PPM: A unit of measurement that means parts per million. This is exactly the same as milligrams per liter (mg/L).
PV Panel: PhotoVoltaic panel, which is often referred to as a “solar panel”; it makes DC electricity from sunlight.
Raft: This refers to the 2’ by 4′ of Dow Blue Board Styrofoam sheet used as rafts to hold vegetables in mesh pots for growing in an aquaponics trough that we started with.
Recirculating: A closed system that uses the same water over and over again by pumping it through the tanks/troughs of the system.
Sensor: An electrical or mechanical device whose main purpose is to lie to you and confuse you with numbers when what you need are facts. An example: we have a $400 dissolved oxygen (DO) meter that has an integral thermometer; we have a $200 pH meter that has an integral thermometer; and we have a $5 Ace Hardware store thermometer that we actually USE to measure temperature because the pH meter’s thermometer reads 6 degrees low, and the DO meter’s thermometer reads 6 degrees high.
System: An assembly of different items which adds up to much more than the individual items themselves. A good example is an aquaponic system; it’s just a tank, some plastic troughs, a water pump, an air pump, some styrofoam and small plastic pots, and some fish and water. If it is not assembled in the correct order, or run correctly, it won’t grow fish and plants, and would probably become a stinking mess. But when someone who understands the system runs it, it does amazing things!
Tank: Usually any above-ground vessel made to hold water, and house and raise fish.
Thermal Mass: Any material that is used to store heat or cool in such a manner as to stabilize the temperature of its surroundings.
Thermostatic Control: usually an electronic device that turns a piece of electrically-powered equipment (a fan, a pump, an electrically-opened and closed vent) on and/or off when certain preset temperatures are reached.
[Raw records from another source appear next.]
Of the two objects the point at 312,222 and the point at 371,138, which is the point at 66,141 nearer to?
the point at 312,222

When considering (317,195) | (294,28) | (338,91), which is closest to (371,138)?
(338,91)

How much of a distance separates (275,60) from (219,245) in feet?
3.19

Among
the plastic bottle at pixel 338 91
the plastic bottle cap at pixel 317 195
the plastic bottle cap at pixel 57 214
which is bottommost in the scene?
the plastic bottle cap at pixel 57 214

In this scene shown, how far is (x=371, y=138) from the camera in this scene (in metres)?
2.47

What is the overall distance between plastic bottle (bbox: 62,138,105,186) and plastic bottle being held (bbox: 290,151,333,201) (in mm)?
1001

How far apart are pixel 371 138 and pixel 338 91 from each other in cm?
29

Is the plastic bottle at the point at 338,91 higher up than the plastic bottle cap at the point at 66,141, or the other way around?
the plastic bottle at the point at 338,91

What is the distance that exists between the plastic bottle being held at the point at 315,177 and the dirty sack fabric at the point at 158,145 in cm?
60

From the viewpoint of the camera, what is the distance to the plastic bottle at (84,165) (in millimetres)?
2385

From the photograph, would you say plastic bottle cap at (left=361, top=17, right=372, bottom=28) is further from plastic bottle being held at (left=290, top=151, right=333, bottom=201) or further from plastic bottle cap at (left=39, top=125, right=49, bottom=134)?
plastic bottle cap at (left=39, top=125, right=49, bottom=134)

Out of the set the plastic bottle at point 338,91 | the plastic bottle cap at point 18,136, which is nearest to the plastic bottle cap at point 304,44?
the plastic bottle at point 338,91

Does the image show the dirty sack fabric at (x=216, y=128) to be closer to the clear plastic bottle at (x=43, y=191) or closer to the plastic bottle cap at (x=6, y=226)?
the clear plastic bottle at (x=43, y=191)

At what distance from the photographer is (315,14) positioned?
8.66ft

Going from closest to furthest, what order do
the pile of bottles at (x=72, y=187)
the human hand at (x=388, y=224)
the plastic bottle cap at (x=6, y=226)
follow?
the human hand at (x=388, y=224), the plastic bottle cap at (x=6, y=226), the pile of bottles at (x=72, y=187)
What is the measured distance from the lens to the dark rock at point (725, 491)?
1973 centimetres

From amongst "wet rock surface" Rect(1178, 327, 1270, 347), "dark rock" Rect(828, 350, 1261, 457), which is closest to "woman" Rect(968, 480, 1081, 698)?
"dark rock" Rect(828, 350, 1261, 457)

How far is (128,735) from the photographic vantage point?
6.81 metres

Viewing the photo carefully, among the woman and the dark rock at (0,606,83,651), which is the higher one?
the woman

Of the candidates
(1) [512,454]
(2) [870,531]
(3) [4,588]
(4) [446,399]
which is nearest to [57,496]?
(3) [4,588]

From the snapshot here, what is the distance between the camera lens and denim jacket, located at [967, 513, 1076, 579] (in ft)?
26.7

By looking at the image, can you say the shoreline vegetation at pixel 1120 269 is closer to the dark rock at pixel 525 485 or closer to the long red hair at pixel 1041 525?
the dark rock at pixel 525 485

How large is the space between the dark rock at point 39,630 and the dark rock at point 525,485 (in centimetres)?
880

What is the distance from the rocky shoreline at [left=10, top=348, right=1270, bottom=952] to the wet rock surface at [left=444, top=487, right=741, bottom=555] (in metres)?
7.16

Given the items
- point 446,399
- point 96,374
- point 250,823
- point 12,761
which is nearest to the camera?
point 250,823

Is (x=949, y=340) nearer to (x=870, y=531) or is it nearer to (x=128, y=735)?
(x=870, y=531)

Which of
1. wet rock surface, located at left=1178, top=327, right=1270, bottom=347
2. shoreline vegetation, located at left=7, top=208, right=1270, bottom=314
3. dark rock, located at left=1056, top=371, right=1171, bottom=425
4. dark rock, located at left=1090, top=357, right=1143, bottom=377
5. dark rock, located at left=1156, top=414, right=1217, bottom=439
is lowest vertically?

Timers: A device that turns equipment on and/or off at preset times. We use Ace Hardware store $15 timers, and they work excellently well. The only problem with them is that if the power goes off, they stop timing, and this can mess up when your intended cycle goes off or on, so check them frequently when you’re in the greenhouse.
Troughs: Usually on-ground (because of their weight of one ton per 8 lineal feet at 4 feet wide and ten inches deep) lined structure of some kind that holds your rafts to grow vegetables on.
Vermiculite: An expanded product made from mica, a naturally-occurring mineral. It is non-toxic, lightweight, and provides aeration in potting mix when mixed 40/60 with coir.
Vertical Growing System: usually an aquaponic or hydroponic system designed to make good use of floor space by “stacking” plants in some sort of vertically oriented structure that holds them and provides means for the nutrient water to reach them and be recirculated.